## Opdrachten:
[1] Som alle zaken op die [belanghebbende] volgens het college van medio 2013 tot eind 2015 op Marktplaats te koop heeft aangeboden, zoals de gegeven tekst die vermeldt.
[2] Geef uit de gegeven tekst woordelijk alles weer vanaf "3. [appellant sub" tot en met "perceel rustende woonbestemming.".

## Gegeven tekst:

3. [appellant sub 1] betoogt dat de rechtbank heeft miskend dat hij het college niet alleen heeft verzocht om jegens [belanghebbende] handhavend op te treden tegen de handel in overige objecten en voertuigen, maar ook tegen het stallen van deze objecten en voertuigen.

3.1. Dit betoog faalt reeds omdat, daargelaten dat [appellant sub 1] in beroep niet heeft aangevoerd dat het college zijn handhavingsverzoek te beperkt heeft opgevat, dat verzoek alleen zag op de handel in overige objecten en voertuigen in strijd met de op het perceel rustende woonbestemming.

4. Het hoger beroep van [appellant sub 1] is ongegrond.

Het hoger beroep van het college

5. Het college heeft ter zitting zijn hogerberoepsgrond over de zeecontainer, die inmiddels is verwijderd, ingetrokken.

6. Het college betoogt dat de rechtbank ten onrechte heeft geoordeeld dat het onvoldoende onderzoek heeft verricht naar de gestelde handel in overige objecten en voertuigen en dat het besluit van 11 november 2015 daarom in zoverre onvoldoende is gemotiveerd. De rechtbank heeft ten onrechte aan dat oordeel ten grondslag gelegd dat de verklaring van [belanghebbende] ter zitting erop duidt dat er niet slechts incidenteel maar structureel sprake is van handel op het perceel. Volgens het college heeft de rechtbank niet onderkend dat [belanghebbende] ter zitting van de rechtbank slechts in algemene bewoordingen iets heeft verteld over spullen die hij in de afgelopen twintig jaar te koop heeft aangeboden. Voorts heeft de rechtbank ten onrechte aan haar oordeel ten grondslag gelegd dat de stukken die [appellant sub 1] heeft overgelegd het beeld bevestigen dat er sprake is van niet-incidentele handel. Uit de door [appellant sub 1] overgelegde uitdraaien van advertenties van [belanghebbende] op de website van Marktplaats over de periode van medio 2013 tot eind 2015 volgt volgens het college dat sprake was van incidentele handel, nu [belanghebbende] in die periode slechts één vouwwagen, één boot, één heftruck, twee caravans, zeven fietsen, een imperiaal en een papiersnijmachine te koop heeft aangeboden. De rechtbank heeft volgens het college voorts miskend dat toezichthouders van de gemeente voldoende onderzoek op het perceel hebben verricht, nu een gemeentelijke toezichthouder op 14 januari 2015, 21 januari 2015, 2 april 2015, 16 april 2015, 11 mei 2015, 28 mei 2015, 4 juni 2015, 11 juni 2015, 16 juli 2015, 17 augustus 2015 en 25 april 2016 onaangekondigde controlebezoeken aan het perceel heeft gebracht. Volgens de daarvan opgemaakte verslagen waren geen objecten aanwezig voor de verkoop. Hieruit volgt dat de ruimtelijke uitstraling van de door [belanghebbende] ontplooide handelsactiviteiten niet zodanig is dat deze activiteiten niet te rijmen zijn met de woonfunctie van het perceel en dat het besluit van 11 november 2015 in zoverre deugdelijk is gemotiveerd, aldus het college.

## Geëxtraheerde gegevens:
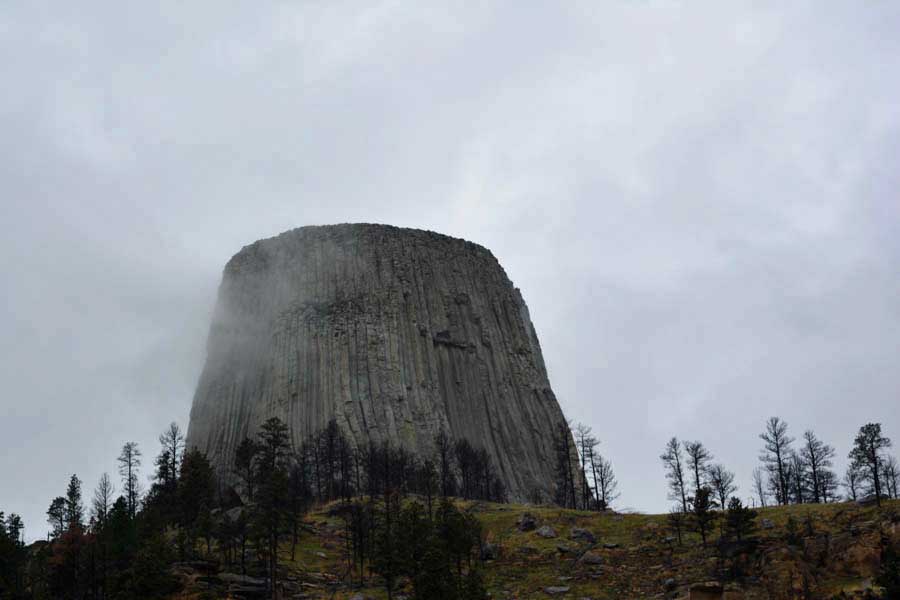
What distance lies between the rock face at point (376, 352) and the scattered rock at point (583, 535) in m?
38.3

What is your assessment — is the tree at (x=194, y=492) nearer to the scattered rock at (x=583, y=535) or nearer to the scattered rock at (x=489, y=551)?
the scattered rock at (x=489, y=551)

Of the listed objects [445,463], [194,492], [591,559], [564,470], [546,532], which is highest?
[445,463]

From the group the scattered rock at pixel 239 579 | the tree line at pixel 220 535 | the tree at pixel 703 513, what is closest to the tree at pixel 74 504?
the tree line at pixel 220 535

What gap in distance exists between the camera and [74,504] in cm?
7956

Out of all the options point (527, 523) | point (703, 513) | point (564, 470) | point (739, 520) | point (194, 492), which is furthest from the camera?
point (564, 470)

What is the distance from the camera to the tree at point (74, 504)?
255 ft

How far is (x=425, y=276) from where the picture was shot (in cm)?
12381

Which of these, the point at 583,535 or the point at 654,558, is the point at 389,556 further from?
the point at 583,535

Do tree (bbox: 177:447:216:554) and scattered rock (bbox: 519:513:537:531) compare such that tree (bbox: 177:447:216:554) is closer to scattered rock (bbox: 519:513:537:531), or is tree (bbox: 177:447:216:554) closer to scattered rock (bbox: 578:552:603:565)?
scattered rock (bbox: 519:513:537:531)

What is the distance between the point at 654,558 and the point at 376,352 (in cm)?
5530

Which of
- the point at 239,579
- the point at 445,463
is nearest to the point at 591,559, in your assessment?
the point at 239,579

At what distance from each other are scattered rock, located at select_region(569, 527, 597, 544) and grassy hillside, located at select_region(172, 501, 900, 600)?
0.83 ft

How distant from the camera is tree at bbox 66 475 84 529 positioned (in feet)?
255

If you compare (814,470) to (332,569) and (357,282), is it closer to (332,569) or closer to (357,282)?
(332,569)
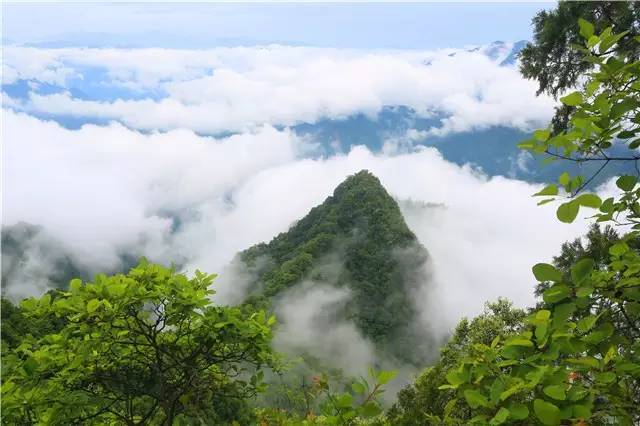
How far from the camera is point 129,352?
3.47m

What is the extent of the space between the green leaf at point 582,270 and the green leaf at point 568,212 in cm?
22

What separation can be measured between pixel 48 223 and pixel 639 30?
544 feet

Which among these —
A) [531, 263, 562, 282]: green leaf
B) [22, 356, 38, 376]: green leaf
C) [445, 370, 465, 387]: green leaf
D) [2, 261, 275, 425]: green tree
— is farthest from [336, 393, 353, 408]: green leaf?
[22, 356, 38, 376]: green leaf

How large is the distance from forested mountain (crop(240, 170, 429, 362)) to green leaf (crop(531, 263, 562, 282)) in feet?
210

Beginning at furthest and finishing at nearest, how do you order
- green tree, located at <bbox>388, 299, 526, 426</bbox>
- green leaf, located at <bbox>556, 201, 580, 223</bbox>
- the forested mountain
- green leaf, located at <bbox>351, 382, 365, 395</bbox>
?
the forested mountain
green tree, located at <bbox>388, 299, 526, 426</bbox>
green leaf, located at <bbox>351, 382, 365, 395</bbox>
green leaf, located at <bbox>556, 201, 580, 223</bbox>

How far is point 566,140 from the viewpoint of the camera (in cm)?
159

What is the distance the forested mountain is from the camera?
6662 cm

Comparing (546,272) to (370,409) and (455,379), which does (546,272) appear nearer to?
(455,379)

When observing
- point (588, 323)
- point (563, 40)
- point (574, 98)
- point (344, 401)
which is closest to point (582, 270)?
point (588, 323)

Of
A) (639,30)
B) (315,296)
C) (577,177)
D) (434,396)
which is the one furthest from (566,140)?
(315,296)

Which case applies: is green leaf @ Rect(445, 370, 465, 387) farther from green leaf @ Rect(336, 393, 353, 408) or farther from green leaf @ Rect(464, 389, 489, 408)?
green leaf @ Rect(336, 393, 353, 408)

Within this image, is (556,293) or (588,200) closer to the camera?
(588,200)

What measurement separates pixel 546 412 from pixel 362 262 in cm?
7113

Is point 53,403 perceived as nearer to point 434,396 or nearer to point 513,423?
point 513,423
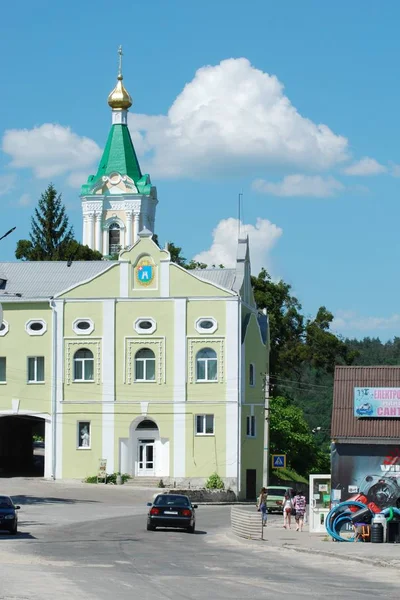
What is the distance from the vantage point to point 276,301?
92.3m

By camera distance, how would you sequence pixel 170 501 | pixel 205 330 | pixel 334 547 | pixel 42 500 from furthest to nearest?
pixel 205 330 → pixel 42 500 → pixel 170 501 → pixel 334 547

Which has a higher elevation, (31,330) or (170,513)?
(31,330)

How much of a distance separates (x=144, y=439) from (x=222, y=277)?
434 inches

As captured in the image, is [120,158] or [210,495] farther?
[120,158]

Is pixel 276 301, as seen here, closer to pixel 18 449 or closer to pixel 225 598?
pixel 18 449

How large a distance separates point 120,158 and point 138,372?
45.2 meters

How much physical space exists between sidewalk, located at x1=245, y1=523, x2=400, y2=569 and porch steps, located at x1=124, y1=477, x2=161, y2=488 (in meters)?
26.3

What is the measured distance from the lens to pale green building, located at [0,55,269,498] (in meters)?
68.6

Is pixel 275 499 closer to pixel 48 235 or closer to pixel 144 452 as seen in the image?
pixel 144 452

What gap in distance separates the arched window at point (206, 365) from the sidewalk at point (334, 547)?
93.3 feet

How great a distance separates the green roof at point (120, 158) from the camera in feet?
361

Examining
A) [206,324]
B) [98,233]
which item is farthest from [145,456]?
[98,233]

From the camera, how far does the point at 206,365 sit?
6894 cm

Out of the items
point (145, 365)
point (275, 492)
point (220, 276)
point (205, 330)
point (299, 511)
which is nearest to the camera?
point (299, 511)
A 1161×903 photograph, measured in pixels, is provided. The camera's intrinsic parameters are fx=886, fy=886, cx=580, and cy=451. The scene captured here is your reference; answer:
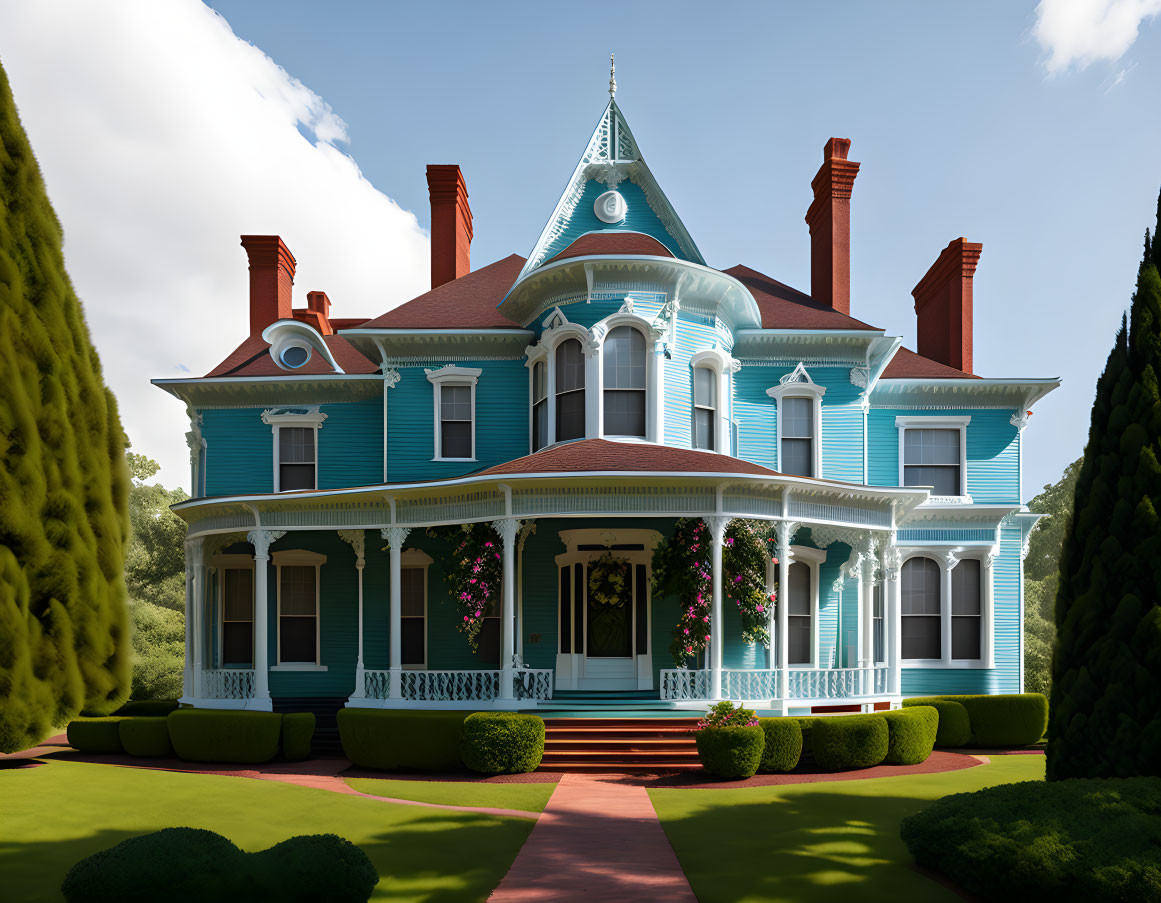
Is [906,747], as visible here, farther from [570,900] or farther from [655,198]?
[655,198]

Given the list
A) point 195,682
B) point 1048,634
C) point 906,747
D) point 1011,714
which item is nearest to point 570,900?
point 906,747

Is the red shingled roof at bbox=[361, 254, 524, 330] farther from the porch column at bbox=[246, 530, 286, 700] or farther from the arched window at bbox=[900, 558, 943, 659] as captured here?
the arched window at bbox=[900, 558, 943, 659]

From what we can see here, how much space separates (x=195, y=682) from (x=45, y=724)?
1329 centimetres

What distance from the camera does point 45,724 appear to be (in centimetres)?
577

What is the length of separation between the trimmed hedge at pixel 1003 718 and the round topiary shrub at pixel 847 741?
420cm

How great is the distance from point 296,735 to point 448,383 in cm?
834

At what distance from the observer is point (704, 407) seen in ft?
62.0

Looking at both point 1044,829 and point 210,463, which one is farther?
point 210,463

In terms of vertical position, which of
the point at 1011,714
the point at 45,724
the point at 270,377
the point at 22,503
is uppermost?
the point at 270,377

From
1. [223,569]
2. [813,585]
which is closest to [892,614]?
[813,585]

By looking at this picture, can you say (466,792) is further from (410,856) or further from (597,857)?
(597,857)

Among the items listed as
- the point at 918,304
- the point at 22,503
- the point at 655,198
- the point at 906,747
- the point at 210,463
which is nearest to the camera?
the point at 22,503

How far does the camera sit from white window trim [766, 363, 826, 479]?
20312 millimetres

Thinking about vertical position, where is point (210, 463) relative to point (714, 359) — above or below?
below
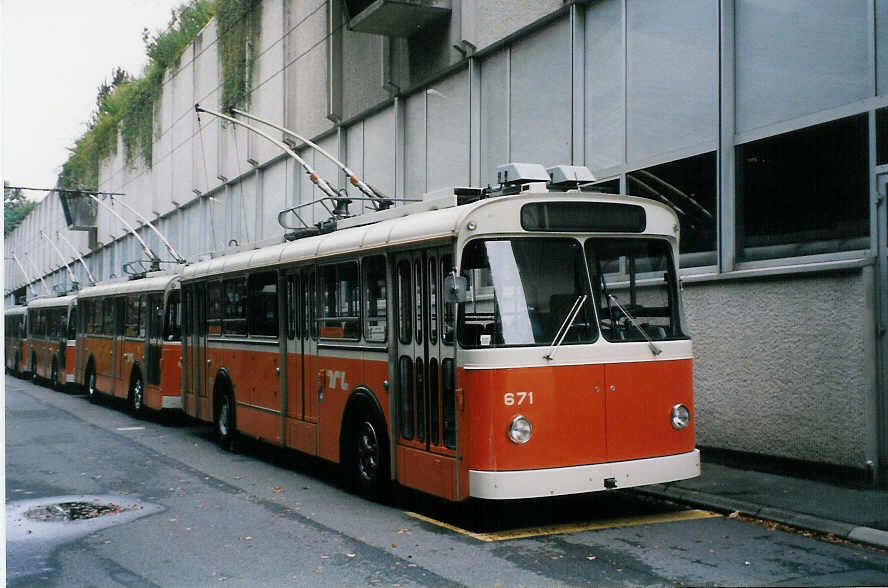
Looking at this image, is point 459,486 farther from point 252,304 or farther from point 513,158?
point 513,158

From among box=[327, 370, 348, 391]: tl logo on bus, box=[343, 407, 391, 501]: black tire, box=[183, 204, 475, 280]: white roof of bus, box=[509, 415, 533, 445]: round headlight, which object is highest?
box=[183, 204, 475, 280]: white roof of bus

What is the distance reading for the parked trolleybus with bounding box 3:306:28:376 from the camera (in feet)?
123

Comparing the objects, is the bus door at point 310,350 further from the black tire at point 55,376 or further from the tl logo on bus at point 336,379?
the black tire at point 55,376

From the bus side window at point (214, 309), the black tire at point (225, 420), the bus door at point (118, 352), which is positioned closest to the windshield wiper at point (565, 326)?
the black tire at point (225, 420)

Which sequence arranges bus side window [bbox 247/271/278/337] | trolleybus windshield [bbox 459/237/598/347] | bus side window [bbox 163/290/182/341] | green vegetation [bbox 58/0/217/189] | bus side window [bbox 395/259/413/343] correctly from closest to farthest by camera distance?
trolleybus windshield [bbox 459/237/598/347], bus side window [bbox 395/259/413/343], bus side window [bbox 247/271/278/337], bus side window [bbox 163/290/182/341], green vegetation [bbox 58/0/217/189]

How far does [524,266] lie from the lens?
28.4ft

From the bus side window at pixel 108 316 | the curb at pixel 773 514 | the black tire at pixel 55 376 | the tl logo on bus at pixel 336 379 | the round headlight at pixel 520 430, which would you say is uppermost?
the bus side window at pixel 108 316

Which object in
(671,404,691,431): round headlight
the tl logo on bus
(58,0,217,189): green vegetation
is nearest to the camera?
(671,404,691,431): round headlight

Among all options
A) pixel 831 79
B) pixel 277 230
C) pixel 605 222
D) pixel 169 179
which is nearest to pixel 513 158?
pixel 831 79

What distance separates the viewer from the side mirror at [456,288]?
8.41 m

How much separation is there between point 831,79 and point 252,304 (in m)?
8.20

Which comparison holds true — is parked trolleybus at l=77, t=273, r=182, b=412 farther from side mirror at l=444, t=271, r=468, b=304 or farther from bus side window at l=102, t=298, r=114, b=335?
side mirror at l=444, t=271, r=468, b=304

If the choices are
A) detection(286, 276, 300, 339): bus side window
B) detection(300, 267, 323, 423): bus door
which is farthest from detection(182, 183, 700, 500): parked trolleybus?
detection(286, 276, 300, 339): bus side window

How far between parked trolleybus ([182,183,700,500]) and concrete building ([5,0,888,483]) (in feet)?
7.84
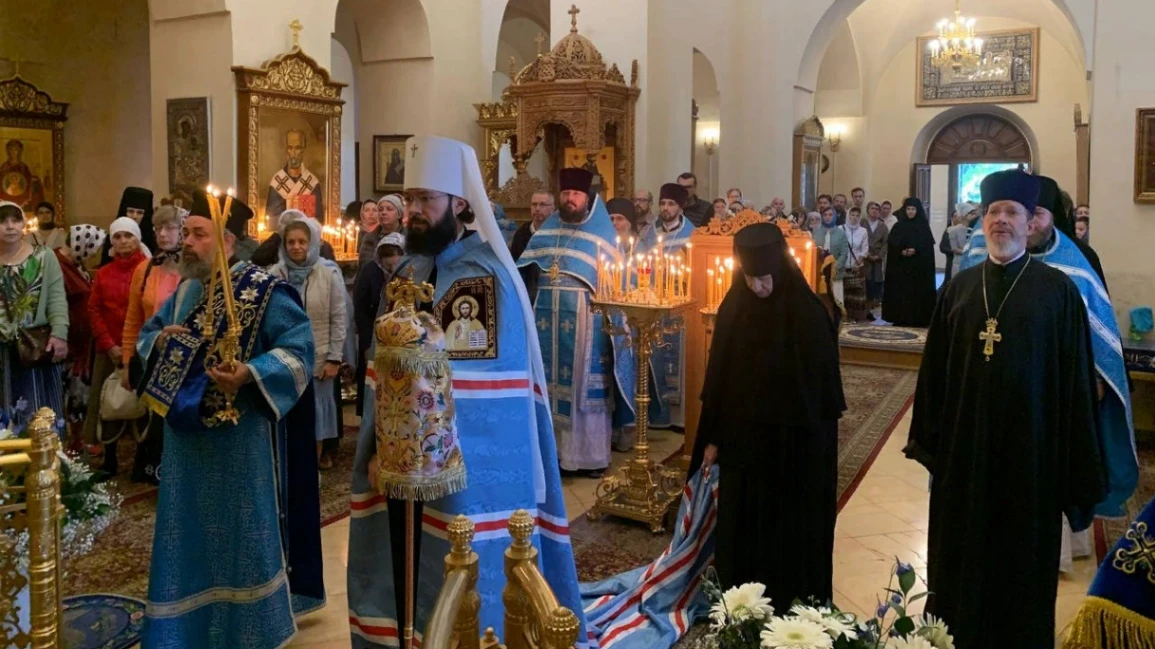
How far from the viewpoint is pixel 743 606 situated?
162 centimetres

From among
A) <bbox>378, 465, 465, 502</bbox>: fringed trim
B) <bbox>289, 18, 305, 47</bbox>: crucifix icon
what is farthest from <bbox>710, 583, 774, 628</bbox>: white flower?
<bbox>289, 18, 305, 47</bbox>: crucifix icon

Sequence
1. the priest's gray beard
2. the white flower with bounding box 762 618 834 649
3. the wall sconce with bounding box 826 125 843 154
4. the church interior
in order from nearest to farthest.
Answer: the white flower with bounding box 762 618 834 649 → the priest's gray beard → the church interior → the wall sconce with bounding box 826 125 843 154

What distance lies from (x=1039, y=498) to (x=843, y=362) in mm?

## Antwoorden:
[1]
één vouwwagen
één boot
één heftruck
twee caravans
zeven fietsen
een imperiaal
een papiersnijmachine

[2]
3. [appellant sub 1] betoogt dat de rechtbank heeft miskend dat hij het college niet alleen heeft verzocht om jegens [belanghebbende] handhavend op te treden tegen de handel in overige objecten en voertuigen, maar ook tegen het stallen van deze objecten en voertuigen.

3.1. Dit betoog faalt reeds omdat, daargelaten dat [appellant sub 1] in beroep niet heeft aangevoerd dat het college zijn handhavingsverzoek te beperkt heeft opgevat, dat verzoek alleen zag op de handel in overige objecten en voertuigen in strijd met de op het perceel rustende woonbestemming.